Material for this task —
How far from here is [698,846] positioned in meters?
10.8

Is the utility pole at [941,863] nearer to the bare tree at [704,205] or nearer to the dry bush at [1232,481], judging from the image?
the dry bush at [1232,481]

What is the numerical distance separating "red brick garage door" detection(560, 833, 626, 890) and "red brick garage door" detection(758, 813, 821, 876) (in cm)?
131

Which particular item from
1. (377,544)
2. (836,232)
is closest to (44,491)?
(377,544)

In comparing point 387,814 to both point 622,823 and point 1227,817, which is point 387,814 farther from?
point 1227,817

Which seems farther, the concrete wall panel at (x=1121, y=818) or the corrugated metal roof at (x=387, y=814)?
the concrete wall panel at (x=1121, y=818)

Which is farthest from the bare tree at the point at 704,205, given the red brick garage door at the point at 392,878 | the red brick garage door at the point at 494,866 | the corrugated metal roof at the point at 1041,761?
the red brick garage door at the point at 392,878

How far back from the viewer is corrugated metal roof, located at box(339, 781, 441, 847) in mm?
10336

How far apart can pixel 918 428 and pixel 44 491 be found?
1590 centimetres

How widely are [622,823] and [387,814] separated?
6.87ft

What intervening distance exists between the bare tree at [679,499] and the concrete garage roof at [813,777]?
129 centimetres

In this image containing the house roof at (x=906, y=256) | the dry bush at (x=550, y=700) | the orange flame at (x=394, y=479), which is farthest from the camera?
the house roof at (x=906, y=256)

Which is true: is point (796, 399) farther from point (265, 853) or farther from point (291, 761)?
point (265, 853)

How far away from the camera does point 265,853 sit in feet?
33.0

Goal — Extract the lines above from the one containing "How far back" to the last line, both included, exactly as written.

Answer below —
How far back from the viewer is corrugated metal roof, located at box(339, 781, 441, 847) in mm?
10336

How far apart can pixel 918 428 and pixel 44 491 be found?
1590 centimetres

How widely are [622,823] and [387,814] separated?
6.87ft

What intervening distance exists between the bare tree at [679,499] and the concrete garage roof at [813,777]?
129 centimetres

In this image containing the house roof at (x=906, y=256) | the dry bush at (x=550, y=700) | the orange flame at (x=394, y=479), which is farthest from the camera?
the house roof at (x=906, y=256)

Which is true: is point (796, 399) farther from point (265, 853) or farther from point (291, 761)?
point (265, 853)

How far away from the camera does point 265,853 sit in feet?
33.0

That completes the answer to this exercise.